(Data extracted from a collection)
= = = =
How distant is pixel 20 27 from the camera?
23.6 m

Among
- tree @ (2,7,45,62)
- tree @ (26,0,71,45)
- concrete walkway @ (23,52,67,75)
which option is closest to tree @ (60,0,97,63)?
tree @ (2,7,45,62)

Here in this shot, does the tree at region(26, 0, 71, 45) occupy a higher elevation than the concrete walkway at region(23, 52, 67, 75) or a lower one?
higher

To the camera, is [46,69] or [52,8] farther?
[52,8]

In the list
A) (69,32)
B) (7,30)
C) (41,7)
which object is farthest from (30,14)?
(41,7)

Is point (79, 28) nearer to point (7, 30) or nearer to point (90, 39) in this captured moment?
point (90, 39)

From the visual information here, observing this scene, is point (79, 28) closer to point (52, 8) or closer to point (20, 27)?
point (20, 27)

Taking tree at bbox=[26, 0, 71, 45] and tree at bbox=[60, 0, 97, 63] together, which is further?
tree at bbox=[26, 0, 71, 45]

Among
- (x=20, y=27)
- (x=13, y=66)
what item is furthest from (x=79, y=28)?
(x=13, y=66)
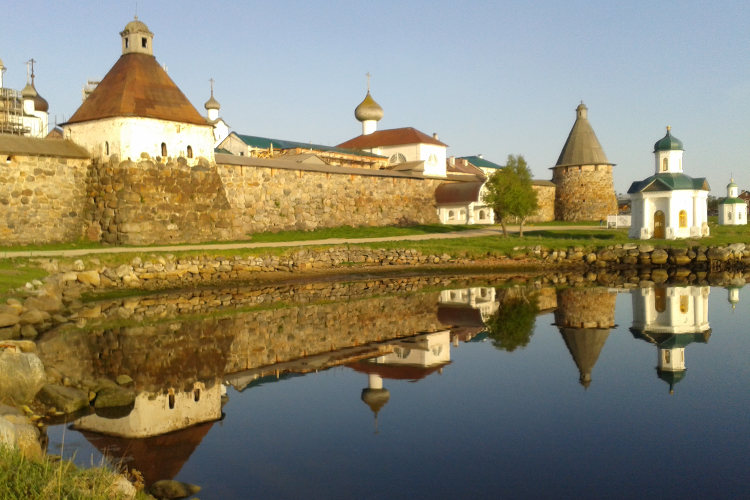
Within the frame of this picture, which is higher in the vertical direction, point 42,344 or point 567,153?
Result: point 567,153

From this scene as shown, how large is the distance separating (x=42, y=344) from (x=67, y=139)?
1408 cm

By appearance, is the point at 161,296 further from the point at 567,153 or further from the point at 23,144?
the point at 567,153

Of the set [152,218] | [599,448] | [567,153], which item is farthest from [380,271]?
[567,153]

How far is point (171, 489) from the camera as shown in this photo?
5363 mm

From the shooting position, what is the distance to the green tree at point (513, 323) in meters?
11.5

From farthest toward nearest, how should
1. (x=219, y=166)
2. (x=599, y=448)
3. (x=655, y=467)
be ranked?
(x=219, y=166), (x=599, y=448), (x=655, y=467)

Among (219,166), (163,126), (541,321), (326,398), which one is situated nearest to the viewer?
(326,398)

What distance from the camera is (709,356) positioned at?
10.3 metres

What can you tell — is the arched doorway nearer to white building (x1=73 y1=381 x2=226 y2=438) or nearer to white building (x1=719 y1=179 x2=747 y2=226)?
white building (x1=719 y1=179 x2=747 y2=226)

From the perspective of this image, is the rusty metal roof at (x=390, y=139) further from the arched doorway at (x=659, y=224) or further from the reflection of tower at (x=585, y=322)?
the reflection of tower at (x=585, y=322)

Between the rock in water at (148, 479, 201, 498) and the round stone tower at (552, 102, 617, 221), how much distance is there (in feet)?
129

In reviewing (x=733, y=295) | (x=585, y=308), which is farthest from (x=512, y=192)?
(x=585, y=308)

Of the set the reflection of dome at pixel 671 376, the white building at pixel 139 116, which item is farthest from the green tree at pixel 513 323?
the white building at pixel 139 116

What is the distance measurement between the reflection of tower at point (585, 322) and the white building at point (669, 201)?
9986mm
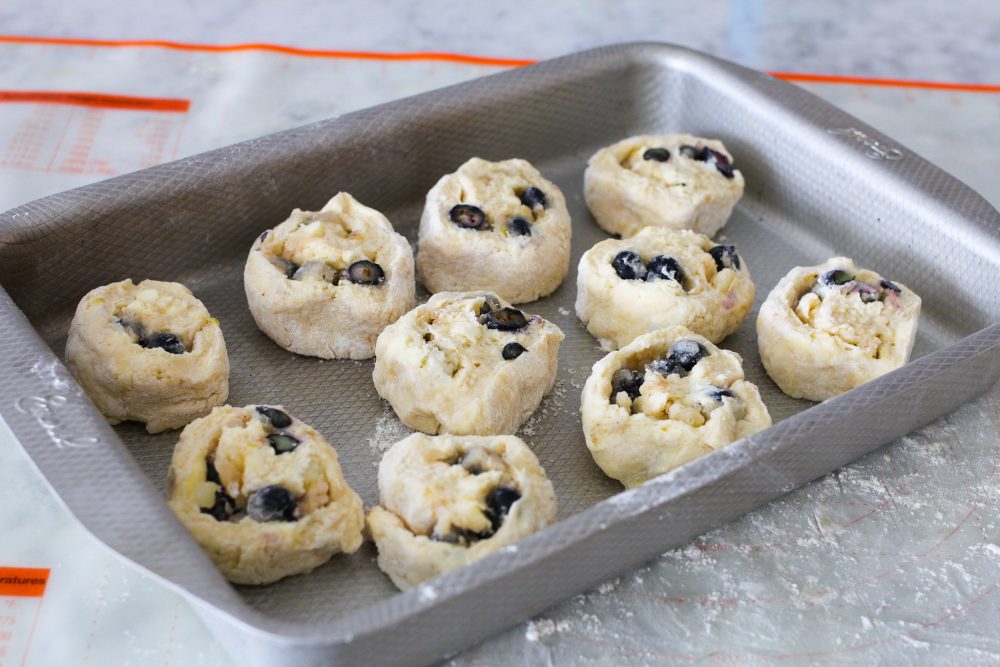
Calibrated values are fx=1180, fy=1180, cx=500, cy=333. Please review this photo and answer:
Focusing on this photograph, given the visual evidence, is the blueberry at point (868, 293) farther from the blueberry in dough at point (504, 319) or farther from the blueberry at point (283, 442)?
the blueberry at point (283, 442)

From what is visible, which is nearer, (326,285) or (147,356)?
(147,356)

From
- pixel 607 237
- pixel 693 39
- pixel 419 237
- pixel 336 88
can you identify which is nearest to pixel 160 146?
pixel 336 88

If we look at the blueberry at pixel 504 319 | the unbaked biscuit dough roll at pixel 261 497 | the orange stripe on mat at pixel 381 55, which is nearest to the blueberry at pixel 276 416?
the unbaked biscuit dough roll at pixel 261 497

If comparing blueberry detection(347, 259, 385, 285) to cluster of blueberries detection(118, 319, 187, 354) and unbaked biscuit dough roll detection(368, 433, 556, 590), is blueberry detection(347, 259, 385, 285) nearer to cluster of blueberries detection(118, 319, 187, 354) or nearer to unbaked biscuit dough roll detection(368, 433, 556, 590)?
cluster of blueberries detection(118, 319, 187, 354)

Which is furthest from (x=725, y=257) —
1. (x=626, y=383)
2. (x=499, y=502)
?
(x=499, y=502)

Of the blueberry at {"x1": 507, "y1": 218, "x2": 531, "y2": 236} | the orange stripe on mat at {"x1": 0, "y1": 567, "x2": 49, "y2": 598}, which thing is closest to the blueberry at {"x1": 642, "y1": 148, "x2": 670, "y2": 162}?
the blueberry at {"x1": 507, "y1": 218, "x2": 531, "y2": 236}

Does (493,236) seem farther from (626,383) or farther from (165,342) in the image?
(165,342)

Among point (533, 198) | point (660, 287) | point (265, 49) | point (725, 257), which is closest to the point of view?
point (660, 287)
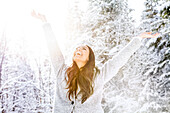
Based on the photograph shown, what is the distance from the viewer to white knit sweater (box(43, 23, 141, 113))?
123cm

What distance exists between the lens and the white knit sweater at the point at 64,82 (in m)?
1.23

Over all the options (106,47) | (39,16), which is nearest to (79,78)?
(39,16)

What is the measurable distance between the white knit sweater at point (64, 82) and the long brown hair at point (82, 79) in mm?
40

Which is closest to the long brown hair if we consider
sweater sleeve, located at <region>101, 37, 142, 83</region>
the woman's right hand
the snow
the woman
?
the woman

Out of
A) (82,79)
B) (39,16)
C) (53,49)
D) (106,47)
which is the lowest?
(106,47)

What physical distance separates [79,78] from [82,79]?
25 millimetres

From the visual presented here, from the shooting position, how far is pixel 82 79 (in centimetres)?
129

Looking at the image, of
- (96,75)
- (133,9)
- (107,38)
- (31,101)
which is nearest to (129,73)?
(107,38)

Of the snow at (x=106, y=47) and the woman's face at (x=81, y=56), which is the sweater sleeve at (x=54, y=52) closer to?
the woman's face at (x=81, y=56)

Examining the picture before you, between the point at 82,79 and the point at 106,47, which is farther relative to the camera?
the point at 106,47

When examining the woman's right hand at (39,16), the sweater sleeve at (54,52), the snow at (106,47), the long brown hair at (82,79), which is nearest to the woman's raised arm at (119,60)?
the long brown hair at (82,79)

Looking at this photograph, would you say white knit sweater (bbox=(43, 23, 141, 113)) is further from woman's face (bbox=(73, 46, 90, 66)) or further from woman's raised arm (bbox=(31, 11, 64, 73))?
woman's face (bbox=(73, 46, 90, 66))

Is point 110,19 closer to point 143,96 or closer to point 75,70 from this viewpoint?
point 143,96

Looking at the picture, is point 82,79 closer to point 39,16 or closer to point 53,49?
point 53,49
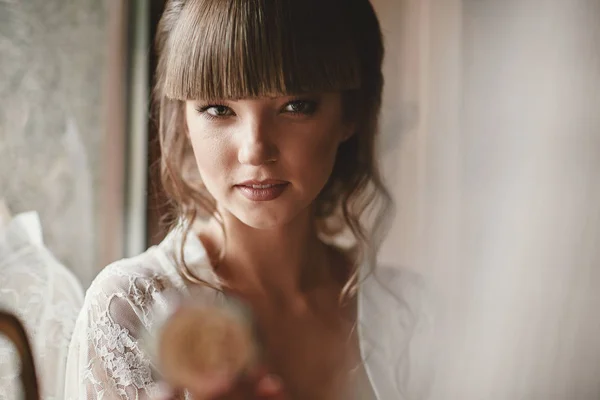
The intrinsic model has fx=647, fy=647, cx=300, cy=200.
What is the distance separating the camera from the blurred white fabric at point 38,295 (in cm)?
56

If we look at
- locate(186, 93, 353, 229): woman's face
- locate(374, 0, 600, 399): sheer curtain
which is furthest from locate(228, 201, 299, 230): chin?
locate(374, 0, 600, 399): sheer curtain

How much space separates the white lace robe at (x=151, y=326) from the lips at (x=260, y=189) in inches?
3.4

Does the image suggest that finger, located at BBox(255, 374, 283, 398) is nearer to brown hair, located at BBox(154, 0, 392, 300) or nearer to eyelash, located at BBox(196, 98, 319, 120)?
brown hair, located at BBox(154, 0, 392, 300)

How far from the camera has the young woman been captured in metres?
0.53

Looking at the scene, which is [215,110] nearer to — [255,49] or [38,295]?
[255,49]

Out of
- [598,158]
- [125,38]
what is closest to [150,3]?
[125,38]

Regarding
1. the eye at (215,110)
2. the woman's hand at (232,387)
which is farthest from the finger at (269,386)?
the eye at (215,110)

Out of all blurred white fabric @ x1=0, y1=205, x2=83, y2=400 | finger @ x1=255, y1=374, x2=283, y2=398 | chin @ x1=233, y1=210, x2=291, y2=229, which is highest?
chin @ x1=233, y1=210, x2=291, y2=229

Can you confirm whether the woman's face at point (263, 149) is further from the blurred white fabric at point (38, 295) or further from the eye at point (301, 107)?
the blurred white fabric at point (38, 295)

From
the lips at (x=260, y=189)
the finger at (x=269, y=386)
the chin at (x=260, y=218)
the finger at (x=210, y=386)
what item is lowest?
the finger at (x=269, y=386)

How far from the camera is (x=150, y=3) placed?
58cm

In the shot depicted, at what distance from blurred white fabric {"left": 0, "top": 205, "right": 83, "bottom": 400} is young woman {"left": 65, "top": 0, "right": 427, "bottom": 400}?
0.02 m

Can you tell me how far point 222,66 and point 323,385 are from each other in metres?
0.30

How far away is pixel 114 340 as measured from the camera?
22.0 inches
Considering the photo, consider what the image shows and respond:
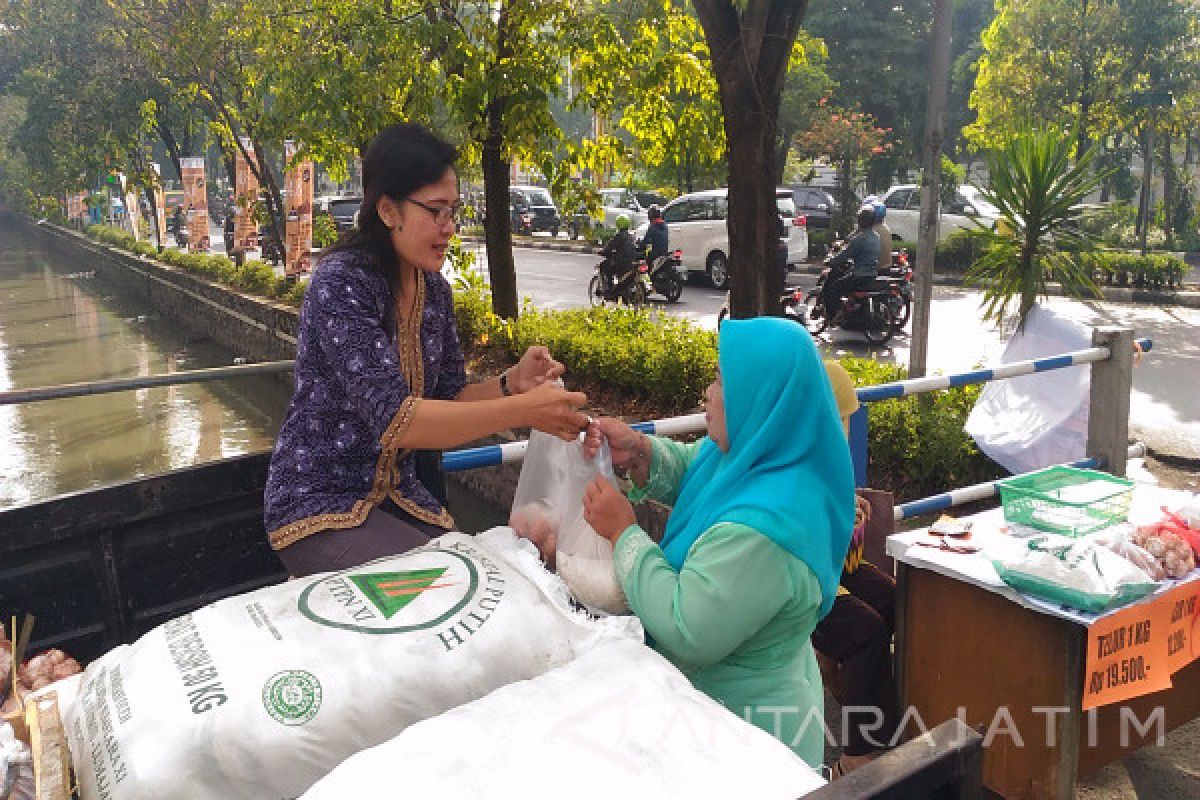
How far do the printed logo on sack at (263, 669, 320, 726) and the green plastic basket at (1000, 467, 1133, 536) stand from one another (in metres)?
2.07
= = = =
(What is needed)
Please retype, exactly and with the pictures left out, the lines from the line containing "Can you confirm" through the last line of the records above.

(Final result)
Can you confirm whether the woman's face at point (263, 149) is further from the blurred white fabric at point (38, 295) or further from the eye at point (301, 107)?
the blurred white fabric at point (38, 295)

From
the lips at (x=260, y=189)
the finger at (x=269, y=386)
the chin at (x=260, y=218)
the finger at (x=210, y=386)
what item is lowest?
the finger at (x=269, y=386)

How far from the camera is (x=150, y=3) placed?
58cm

In the shot depicted, at what distance from blurred white fabric {"left": 0, "top": 205, "right": 83, "bottom": 400} is young woman {"left": 65, "top": 0, "right": 427, "bottom": 400}?
0.02 m

Can you tell me how far point 222,66 and point 323,385 are from each other in metres?
0.30

How far away is pixel 114 340 as measured from the camera?
22.0 inches
Considering the photo, consider what the image shows and respond:
How far do the printed logo on sack at (263, 669, 320, 726) and the green plastic basket at (1000, 467, 1133, 536) stand from one another (in metres)?
2.07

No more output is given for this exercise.